■ **Task instructions**
Return every line of the data below that contains the word "woman", copying each line unchanged. Case counts.

■ **Given records**
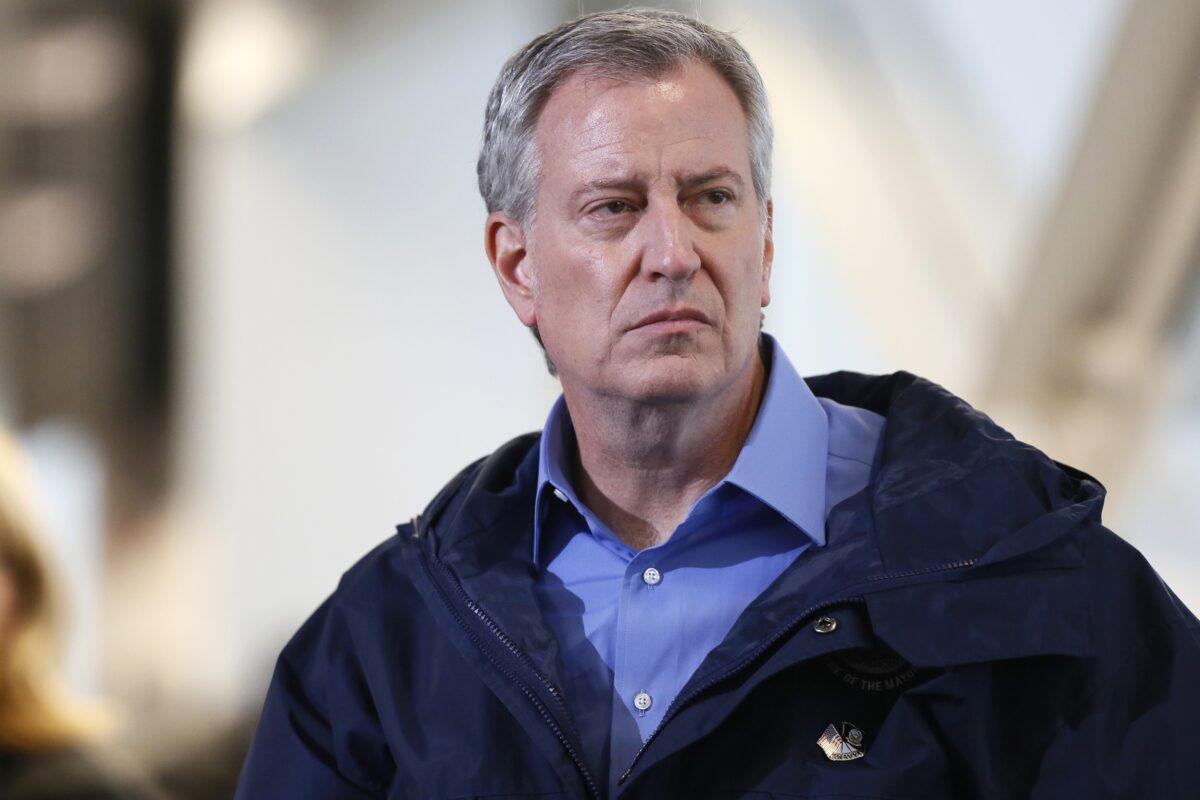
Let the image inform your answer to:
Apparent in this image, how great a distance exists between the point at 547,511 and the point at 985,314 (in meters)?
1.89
* * *
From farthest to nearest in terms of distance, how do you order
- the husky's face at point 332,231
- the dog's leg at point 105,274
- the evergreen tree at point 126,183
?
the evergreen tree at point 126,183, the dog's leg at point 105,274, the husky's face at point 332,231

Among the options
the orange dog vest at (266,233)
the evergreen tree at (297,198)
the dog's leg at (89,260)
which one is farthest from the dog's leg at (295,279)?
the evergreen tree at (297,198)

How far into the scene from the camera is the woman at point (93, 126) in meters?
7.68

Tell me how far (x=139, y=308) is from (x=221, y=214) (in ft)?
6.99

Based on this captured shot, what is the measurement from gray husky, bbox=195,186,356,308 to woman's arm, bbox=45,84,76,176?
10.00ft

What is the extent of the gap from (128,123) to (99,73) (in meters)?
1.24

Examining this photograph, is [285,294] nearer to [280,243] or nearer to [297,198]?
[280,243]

■ **Answer for this exercise**
How far into the scene from the camera is the woman at point (93, 126) in meters?
Based on this captured shot, what is the measurement from gray husky, bbox=195,186,356,308 to woman's arm, bbox=45,84,76,176?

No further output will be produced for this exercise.